本论文设计、合成了三种含酞侧基链延长型双马来酰亚胺单体,并筛选出性能优异的新型单体分别与o,o'-二烯丙基双酚A(DABPA)、二苯甲烷型双马来酰亚胺(MBMI)、环氧树脂(E-51)等进行共聚改性,以期制备出综合性能优良的树脂体系。
首先以酚酞、邻甲酚酞、百里酚酞为起始原料经过四步反应合成了含酚酞结构链延长型BMI (PPBMI)、含邻甲酚酞结构链延长型BMI (MPBMI)、含百里酚酞结构链延长型BMI (IPBMI)等三种新型BMI单体;采用FTIR、NMR、元素分析等手段对中间体及目标化合物的化学结构进行了表征和分析;溶解性测试表明三种单体具有良好的溶解性能;采用DSC研究了单体的固化行为,结果显示三种单体都具有较宽的熔融加工窗口,并且甲基取代基的存在不影响BMI的固化行为而异丙基取代基的存在则显著降低BMI双键的反应活性;用DMA和TGA研究了三种BMI固化物的热性能,研究表明随烷基取代基体积的增加固化物的耐热性和热稳定性降低;固化物的吸水率测试表明单体的结构对固化物的吸湿行为有显著的影响。在上述性能研究的同时探讨了BMI结构与性能间的关系。
将PPBMI与DABPA预聚,制备了PPBMI/DABPA共聚树脂体系。用DSC研究了共聚体系的固化动力学并确定了固化工艺;FTIR研究了树脂体系在200℃以下的固化机理。采用DMA、TGA、力学性能以及吸水率测试研究PPBMI与DABPA摩尔配比的改变对固化物性能的影响。研究表明,随PPBMI摩尔含量的增加,固化物的储能模量、玻璃化转变温度、热稳定性和高温残碳率均有相应的提高,固化物的吸水速率和平衡吸水量则随之降低。
将PPBMI加入到MBMI/DABPA中制备了PPBMI/MBMI/DABPA共聚体系。在设定马来酰亚胺基团和烯丙基基团的摩尔配比为0.87的条件下,研究了PPBMI与MBMI摩尔配比对树脂体系各种性能的影响。研究表明,随PPBMI摩尔含量的增加,改性体系固化物的橡胶态储能模量和玻璃化转变温度逐渐减低;而热稳定性和抗吸湿性能则有一定程度的提高;弯曲强度和冲击强度先小幅上升而后逐步下降,弯曲模量则是逐步提高。断裂形貌显示高PPBMI含量体系的固化物中存在气泡等缺陷。
用PPBMI、E-51、4,4'-二氨基二苯砜(DDS)制备PPBMI/DDS/E-51共固化树脂体系,根据树脂体系主体的不同又细分为E-51改性PPBMI/DDS体系和PPBMI改性E-51/DDS体系。采用DSC和FTIR分析了树脂体系的固化机理,研究表明E-51改性PPBMI/DDS体系的固化机理随体系组成的改变而不同;PPBMI改性E-51/DDS体系固化过程中主要发生了环氧的固化反应和PPBMI双键与DDS的加成反应。用DMA、TGA、力学性能和吸水率测试等方法研究两类改性树脂体系固化物的各种性能。结果表明,E.51改性PPBMI/DDS体系的耐热性、热稳定性和抗吸湿性能随着E-51含量增加而降低,但是冲击强度有显著改善。PPBMI改性E-51/DDS体系的耐热性随PPBMI含量增加而降低,但是热稳定性、弯曲强度和模量、抗吸湿性能有所提高;另外,冲击强度先升高后降低,其中5%PPBMI改性体系的冲击强度最大。

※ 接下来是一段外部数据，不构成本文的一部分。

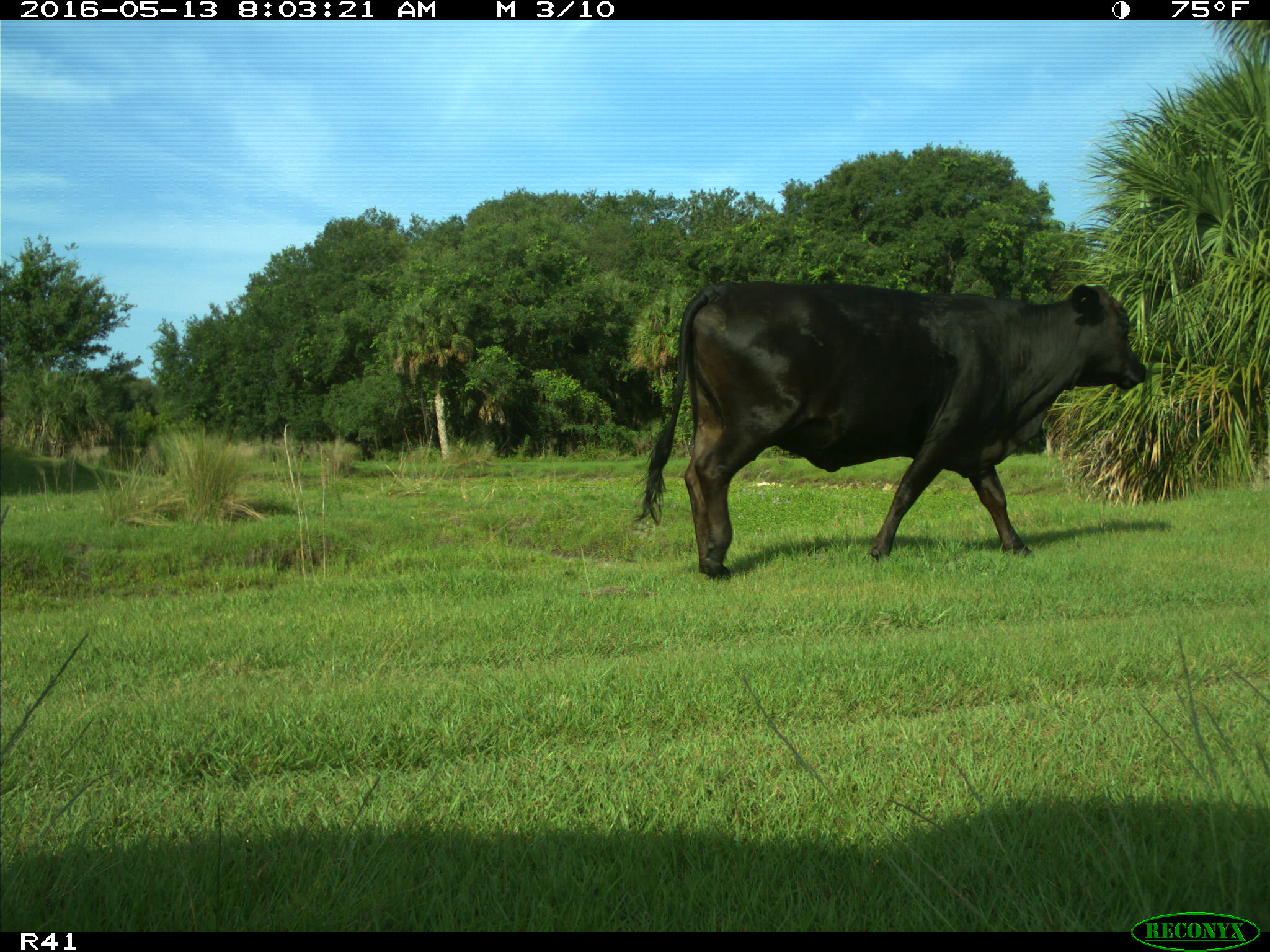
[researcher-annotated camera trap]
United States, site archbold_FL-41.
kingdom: Animalia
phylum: Chordata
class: Mammalia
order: Artiodactyla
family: Bovidae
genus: Bos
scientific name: Bos taurus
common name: domestic cow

Bismaleimides, one of the most promising classes of high performance thermosetting resins, are known for their excellent processability and balance of thermal, electrical and mechanical properties. Howerver, the common BMI monomers are of high melting temperature and poor solubility in common organic solvents, and the cured resins have high inherent brittleness due to their high crosslink density and rigid molecular networks. These shortcomings restrict their application in high-tech fields. In order to overcome them, the molecular design "methodology was used to introduce phthalide group and flexible ether linkages into bismaleimide structure with the aim of improving the processability and enhancing the fracture toughness of the corresponding cured without sacrificing thermostability and mechanical properties.

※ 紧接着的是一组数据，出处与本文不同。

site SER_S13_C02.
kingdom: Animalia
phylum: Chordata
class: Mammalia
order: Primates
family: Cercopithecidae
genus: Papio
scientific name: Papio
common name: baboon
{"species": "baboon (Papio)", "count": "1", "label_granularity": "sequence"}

A series of chain-extended bismaleimides containing phthalide cardo structure was designed and synthesized in this paper. One monomer with high properties was selected and blended with other thermosetting resins, such as2,2'-diallyl bisphenol A (DABPA), N,N'-(4,4'-diphenylmethane)bismaleimide (MBMI), epoxy (E-51), in order to obtain preferable resin with excellent balance of properties. The main research works in this thesis are as follows.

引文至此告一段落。